Isabel has noticed her, of course, and so have the kids. Cande glares, won't talk to her. Tiago likes her a lot. He pets her hair and sits in her lap, asking her all sorts of questions about herself. Sofia stands on the periphery of these discussions, interjecting a question of her own sometimes. Cristiano likes to make little messes to get her attention. He knocks over the vase if she brings flowers, dumps out her purse if she leaves it unattended, fills her shoes with Froot Loops when she leaves them by the door.
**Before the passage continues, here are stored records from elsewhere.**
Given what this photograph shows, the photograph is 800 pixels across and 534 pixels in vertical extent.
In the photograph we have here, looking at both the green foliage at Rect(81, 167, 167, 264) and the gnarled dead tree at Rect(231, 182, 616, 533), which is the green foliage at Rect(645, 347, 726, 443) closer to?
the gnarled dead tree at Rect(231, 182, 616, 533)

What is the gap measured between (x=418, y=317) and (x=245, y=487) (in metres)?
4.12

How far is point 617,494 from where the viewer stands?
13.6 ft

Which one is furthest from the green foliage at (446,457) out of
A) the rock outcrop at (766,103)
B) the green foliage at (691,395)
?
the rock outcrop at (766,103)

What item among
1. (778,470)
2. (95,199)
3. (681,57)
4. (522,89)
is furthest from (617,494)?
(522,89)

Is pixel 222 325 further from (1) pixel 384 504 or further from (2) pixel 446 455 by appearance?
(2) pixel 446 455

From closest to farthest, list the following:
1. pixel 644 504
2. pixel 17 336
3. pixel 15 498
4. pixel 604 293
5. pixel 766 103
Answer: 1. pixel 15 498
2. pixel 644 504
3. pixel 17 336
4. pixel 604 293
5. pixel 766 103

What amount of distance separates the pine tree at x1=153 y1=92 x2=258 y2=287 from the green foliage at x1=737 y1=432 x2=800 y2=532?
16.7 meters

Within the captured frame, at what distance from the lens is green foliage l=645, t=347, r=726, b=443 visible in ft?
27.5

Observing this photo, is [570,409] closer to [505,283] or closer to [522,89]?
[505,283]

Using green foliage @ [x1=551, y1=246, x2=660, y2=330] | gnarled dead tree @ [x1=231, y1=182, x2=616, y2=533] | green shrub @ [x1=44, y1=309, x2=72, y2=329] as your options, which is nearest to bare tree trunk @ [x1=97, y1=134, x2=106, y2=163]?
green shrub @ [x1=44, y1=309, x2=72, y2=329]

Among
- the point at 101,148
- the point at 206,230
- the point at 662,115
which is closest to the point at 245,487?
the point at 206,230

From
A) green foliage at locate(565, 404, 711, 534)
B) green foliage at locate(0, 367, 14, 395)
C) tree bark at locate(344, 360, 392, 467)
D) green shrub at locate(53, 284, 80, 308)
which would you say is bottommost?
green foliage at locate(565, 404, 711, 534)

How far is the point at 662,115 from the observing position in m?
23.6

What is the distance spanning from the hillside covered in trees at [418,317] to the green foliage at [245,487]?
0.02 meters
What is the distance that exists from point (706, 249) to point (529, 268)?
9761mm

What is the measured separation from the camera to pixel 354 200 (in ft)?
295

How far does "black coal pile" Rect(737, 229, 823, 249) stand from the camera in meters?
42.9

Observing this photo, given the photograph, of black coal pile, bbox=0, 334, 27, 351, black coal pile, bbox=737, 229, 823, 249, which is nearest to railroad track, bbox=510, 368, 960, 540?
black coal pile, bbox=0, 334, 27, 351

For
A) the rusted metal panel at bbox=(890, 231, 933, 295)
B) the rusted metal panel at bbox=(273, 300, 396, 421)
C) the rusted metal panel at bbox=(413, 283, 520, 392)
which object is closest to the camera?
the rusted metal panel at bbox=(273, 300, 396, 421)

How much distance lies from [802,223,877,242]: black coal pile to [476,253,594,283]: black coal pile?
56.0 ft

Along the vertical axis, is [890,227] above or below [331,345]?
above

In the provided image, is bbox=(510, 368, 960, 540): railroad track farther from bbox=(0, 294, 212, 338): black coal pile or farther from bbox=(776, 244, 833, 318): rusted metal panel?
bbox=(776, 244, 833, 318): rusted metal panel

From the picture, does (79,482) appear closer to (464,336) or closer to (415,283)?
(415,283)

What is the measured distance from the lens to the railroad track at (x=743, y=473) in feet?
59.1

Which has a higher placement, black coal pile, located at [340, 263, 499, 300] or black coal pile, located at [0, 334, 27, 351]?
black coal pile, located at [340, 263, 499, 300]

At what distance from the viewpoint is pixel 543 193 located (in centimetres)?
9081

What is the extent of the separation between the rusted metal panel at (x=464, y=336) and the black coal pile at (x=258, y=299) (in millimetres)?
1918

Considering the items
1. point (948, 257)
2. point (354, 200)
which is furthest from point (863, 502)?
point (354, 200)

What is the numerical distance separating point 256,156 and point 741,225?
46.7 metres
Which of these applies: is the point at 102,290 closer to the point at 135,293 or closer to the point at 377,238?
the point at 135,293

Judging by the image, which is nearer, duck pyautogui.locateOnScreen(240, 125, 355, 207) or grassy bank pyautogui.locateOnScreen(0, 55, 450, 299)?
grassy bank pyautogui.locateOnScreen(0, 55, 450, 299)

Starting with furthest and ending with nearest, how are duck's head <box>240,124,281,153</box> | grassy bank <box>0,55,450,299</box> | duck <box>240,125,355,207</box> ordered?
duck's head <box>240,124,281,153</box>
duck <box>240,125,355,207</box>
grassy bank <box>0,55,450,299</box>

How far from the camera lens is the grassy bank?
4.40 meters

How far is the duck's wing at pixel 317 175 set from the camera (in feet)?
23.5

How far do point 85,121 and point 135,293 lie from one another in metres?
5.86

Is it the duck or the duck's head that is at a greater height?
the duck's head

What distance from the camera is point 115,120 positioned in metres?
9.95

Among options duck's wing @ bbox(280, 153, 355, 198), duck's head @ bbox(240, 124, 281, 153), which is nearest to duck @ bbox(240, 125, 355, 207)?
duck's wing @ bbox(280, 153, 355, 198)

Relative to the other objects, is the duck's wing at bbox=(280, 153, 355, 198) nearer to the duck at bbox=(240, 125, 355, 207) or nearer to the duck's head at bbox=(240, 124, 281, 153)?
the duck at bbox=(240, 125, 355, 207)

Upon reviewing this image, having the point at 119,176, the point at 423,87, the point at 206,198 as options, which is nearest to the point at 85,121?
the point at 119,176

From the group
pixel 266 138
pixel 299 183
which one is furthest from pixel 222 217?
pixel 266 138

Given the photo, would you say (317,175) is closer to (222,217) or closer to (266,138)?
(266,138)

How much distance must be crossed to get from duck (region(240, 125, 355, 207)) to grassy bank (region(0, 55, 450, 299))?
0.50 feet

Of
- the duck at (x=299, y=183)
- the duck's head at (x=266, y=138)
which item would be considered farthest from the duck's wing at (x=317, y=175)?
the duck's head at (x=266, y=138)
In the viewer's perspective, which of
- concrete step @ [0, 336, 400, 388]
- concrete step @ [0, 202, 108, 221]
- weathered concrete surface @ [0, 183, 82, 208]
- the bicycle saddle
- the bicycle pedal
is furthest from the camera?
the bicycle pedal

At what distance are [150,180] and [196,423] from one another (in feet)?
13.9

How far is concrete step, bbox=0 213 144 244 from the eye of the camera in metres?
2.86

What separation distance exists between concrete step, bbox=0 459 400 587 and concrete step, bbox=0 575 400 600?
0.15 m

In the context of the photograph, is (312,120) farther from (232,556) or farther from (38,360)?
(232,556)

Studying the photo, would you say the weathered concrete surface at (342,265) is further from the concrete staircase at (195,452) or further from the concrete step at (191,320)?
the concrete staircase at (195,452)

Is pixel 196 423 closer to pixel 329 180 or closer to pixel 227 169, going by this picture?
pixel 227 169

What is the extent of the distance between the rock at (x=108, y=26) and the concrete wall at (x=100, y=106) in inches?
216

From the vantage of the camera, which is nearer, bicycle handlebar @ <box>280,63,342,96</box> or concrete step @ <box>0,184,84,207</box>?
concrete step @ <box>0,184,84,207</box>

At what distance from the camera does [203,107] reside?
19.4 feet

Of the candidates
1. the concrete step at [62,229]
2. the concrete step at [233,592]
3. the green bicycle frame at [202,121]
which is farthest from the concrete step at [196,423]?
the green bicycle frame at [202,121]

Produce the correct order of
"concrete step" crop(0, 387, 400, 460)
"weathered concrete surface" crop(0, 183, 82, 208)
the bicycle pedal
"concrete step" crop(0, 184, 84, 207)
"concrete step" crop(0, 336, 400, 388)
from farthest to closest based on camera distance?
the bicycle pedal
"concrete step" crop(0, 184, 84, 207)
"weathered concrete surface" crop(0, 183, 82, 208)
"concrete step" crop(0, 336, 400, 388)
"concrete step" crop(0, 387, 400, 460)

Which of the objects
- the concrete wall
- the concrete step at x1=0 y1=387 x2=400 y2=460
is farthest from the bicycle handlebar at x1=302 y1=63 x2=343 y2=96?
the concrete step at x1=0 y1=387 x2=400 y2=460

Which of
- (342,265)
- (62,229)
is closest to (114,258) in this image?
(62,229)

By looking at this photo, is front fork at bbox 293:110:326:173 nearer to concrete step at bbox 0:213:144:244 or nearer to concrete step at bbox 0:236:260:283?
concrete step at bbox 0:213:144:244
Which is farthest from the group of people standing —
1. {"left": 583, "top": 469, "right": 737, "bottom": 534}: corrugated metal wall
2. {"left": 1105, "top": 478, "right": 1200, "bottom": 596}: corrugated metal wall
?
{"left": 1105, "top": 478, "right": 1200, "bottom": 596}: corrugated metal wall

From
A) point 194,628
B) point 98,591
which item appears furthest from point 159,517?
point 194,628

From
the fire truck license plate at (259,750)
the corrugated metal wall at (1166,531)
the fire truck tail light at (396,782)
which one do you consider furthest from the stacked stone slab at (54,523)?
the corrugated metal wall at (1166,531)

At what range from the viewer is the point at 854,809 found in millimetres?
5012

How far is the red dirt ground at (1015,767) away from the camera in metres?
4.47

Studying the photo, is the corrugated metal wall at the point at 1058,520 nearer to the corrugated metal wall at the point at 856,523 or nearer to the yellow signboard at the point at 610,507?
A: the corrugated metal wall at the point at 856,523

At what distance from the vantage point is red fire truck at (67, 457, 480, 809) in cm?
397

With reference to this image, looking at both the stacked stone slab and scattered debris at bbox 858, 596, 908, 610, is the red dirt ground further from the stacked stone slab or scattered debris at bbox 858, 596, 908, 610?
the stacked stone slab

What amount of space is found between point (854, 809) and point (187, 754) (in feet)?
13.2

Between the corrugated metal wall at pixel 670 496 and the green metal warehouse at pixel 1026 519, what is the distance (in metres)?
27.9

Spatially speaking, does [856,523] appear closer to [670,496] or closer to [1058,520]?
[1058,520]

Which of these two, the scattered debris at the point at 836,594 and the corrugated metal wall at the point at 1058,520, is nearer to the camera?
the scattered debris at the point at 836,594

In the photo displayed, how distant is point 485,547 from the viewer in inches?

Juan is the worst. He doesn't like her at all. He plays tricks on her, makes her cry. He hid under my bed one night and talked to her, whispering about god knows what. All I know is, I walked in to find her sobbing her guts out, pulling at her hair, while his little voice floated up from under the mattress, laced with deceit. He takes her things, her phone, her glasses, her bras. Phoebe avoids him studiously.

I almost tell Ricky about her. She has become such a fixture in my life, such an important piece of my puzzle. But he wouldn't understand. He would be confused and then, he wouldn't be able to respond. I press my face into his neck and tell him that I love him. I tell him that I'll come back soon, although I know it isn't true. I can't stand to come back here until he has made progress. Real progress.